> _Problem_
All lines from the line containing "How far is pixel" up to and including the last line of the listing below should be echoed exactly; no other lines belong in the response.

> _Data records_

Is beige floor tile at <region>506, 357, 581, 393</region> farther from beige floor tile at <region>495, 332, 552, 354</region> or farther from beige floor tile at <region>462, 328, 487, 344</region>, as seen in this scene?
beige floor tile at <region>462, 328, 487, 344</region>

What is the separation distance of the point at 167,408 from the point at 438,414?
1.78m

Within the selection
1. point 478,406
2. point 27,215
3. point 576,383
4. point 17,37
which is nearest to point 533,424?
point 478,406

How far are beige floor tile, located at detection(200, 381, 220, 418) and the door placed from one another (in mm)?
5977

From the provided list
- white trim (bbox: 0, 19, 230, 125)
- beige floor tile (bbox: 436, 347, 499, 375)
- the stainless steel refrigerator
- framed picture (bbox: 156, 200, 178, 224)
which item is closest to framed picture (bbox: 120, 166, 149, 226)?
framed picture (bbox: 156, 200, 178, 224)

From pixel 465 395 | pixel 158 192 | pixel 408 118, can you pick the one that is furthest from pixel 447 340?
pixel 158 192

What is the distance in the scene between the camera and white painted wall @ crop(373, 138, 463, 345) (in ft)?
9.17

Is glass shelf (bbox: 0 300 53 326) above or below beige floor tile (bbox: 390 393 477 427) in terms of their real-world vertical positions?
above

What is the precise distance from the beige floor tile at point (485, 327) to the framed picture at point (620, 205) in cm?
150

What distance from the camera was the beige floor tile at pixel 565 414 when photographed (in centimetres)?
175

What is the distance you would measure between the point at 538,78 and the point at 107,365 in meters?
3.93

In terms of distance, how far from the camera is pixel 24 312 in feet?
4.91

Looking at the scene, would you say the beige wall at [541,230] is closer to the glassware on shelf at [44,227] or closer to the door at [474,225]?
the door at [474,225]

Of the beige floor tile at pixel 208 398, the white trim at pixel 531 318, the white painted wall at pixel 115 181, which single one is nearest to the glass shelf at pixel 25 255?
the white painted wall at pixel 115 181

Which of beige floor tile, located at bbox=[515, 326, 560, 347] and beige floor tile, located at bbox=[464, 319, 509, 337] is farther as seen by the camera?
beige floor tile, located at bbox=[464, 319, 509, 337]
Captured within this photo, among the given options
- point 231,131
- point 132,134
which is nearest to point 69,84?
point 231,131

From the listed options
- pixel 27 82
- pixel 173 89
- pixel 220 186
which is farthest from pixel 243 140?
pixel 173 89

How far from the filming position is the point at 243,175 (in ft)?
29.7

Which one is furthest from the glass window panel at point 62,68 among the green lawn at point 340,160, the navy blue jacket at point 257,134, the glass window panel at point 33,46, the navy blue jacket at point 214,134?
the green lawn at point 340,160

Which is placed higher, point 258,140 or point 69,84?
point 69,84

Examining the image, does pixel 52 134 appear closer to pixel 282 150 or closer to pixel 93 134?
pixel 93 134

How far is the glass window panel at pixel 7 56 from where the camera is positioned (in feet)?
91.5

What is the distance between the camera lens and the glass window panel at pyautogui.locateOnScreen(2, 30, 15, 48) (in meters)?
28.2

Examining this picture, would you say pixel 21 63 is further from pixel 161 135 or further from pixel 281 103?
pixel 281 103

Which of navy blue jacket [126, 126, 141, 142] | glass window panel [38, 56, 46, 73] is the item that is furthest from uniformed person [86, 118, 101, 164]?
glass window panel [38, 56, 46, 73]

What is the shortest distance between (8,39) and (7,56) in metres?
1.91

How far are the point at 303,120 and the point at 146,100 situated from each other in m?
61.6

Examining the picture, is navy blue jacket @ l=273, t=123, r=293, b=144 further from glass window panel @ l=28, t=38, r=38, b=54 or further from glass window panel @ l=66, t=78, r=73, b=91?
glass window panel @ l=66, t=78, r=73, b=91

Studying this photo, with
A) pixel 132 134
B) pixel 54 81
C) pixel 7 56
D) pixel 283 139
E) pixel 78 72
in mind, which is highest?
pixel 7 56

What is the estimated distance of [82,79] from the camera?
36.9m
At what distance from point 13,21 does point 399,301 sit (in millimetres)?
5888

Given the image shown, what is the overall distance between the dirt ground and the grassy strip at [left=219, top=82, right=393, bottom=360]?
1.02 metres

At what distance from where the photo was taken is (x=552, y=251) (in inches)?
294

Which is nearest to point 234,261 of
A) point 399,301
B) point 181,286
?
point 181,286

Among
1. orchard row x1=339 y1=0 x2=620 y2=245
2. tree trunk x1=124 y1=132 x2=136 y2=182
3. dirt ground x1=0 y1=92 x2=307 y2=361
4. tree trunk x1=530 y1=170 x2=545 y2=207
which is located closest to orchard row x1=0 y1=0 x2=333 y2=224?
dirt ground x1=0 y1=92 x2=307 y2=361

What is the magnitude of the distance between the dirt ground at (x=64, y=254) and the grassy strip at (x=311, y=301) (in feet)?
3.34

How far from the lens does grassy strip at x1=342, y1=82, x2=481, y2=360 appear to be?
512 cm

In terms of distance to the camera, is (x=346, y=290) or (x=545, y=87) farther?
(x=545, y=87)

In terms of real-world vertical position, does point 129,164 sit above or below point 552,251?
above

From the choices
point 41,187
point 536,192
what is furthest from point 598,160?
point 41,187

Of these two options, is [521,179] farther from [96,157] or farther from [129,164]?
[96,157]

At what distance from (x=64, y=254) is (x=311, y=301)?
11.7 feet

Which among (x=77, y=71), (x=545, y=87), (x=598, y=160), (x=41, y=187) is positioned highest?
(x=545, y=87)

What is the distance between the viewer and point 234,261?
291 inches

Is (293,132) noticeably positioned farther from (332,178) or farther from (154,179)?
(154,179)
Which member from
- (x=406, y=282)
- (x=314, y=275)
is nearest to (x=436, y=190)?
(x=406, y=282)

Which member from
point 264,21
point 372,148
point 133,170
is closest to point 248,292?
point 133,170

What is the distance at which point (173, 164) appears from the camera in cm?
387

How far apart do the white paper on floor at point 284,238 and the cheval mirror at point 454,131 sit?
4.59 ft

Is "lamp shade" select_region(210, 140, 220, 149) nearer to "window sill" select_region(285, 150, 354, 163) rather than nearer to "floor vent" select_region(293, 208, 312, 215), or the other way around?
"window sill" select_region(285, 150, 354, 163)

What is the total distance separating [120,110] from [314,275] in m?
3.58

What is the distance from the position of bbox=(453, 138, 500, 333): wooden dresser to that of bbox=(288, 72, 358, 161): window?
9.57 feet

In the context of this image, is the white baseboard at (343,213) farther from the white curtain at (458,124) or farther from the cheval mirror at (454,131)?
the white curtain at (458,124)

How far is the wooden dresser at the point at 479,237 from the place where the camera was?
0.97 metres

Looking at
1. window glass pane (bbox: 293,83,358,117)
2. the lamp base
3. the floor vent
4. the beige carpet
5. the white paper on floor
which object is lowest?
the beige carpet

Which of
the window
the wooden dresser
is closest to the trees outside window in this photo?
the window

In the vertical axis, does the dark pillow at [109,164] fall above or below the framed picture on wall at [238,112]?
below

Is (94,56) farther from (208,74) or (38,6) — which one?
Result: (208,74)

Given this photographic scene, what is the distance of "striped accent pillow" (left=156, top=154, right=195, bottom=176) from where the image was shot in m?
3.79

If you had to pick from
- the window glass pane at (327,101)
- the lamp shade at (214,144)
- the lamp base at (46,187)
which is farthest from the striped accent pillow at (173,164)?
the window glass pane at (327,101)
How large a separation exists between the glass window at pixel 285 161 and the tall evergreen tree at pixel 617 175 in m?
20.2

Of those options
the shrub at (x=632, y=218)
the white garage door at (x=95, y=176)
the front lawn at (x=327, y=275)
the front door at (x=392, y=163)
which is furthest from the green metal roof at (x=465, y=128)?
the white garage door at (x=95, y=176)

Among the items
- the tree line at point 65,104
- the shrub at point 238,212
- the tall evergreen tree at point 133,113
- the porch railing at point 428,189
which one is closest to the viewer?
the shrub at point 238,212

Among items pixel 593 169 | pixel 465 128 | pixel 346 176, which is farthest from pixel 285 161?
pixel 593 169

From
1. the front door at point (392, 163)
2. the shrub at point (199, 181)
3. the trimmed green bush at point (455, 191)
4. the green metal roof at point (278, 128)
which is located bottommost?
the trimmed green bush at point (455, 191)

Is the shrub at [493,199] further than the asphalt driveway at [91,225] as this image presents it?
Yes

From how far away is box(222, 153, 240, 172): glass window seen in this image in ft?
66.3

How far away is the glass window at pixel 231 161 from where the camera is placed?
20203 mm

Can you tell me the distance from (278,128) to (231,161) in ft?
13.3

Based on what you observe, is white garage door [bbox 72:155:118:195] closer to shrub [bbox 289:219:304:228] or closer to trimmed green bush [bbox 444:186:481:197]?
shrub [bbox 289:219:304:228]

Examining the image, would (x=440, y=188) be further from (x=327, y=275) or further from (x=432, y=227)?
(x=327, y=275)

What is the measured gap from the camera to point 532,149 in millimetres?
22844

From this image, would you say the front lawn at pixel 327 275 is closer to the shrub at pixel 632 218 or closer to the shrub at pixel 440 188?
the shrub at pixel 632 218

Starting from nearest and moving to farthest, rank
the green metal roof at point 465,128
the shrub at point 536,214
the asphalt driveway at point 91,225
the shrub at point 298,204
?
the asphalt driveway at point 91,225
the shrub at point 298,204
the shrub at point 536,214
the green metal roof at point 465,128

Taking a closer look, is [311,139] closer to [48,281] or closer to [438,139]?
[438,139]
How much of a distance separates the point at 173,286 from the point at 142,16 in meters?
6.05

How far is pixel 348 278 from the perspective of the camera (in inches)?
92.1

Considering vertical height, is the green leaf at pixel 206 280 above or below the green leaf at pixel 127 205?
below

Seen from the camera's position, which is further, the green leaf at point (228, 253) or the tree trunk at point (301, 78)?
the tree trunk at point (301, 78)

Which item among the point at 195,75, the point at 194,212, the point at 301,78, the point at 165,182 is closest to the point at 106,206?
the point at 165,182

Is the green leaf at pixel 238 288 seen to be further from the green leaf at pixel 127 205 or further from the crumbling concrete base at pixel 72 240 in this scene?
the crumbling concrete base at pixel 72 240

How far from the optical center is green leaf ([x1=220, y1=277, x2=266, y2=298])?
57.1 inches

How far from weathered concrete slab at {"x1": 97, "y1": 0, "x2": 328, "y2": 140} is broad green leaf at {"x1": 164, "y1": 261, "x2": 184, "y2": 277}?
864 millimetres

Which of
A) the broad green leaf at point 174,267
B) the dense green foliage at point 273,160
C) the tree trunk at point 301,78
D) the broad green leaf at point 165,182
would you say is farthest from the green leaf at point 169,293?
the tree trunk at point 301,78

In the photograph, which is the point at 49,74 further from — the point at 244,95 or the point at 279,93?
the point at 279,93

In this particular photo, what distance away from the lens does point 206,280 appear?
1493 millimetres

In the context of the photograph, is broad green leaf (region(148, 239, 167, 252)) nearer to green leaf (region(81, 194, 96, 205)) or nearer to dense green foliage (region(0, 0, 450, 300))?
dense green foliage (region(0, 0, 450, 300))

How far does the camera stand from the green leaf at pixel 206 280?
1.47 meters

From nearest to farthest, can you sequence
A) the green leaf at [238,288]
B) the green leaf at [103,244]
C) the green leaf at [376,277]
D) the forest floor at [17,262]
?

> _Answer to the problem_
How far is pixel 348 278 from the perspective of the camera (in inches)?
92.1

Considering vertical height, is the green leaf at pixel 206 280 above or below the green leaf at pixel 127 205?
below

Seen from the camera's position, which is further, the green leaf at point (228, 253) or the tree trunk at point (301, 78)?
the tree trunk at point (301, 78)

Which item among the point at 195,75, the point at 194,212, the point at 301,78, the point at 165,182 is closest to the point at 106,206?
the point at 165,182

Is the green leaf at pixel 238 288 seen to be further from the green leaf at pixel 127 205 or further from the crumbling concrete base at pixel 72 240 in this scene?
the crumbling concrete base at pixel 72 240

How far from the optical center is green leaf ([x1=220, y1=277, x2=266, y2=298])?
57.1 inches

How far from weathered concrete slab at {"x1": 97, "y1": 0, "x2": 328, "y2": 140} is broad green leaf at {"x1": 164, "y1": 261, "x2": 184, "y2": 277}?
864 millimetres

Which of
A) the broad green leaf at point 174,267
B) the dense green foliage at point 273,160
C) the tree trunk at point 301,78
D) the broad green leaf at point 165,182
would you say is farthest from the green leaf at point 169,293?
the tree trunk at point 301,78

In the photograph, which is the point at 49,74 further from — the point at 244,95 or the point at 279,93?
the point at 279,93

In this particular photo, what distance away from the lens does point 206,280 appear?
1493 millimetres

In the context of the photograph, is broad green leaf (region(148, 239, 167, 252)) nearer to green leaf (region(81, 194, 96, 205)) or nearer to dense green foliage (region(0, 0, 450, 300))?
dense green foliage (region(0, 0, 450, 300))

How far does the camera stand from the green leaf at pixel 206 280?
1.47 meters

From nearest to farthest, can you sequence
A) the green leaf at [238,288]
B) the green leaf at [103,244]
C) the green leaf at [376,277]
D) the forest floor at [17,262]
?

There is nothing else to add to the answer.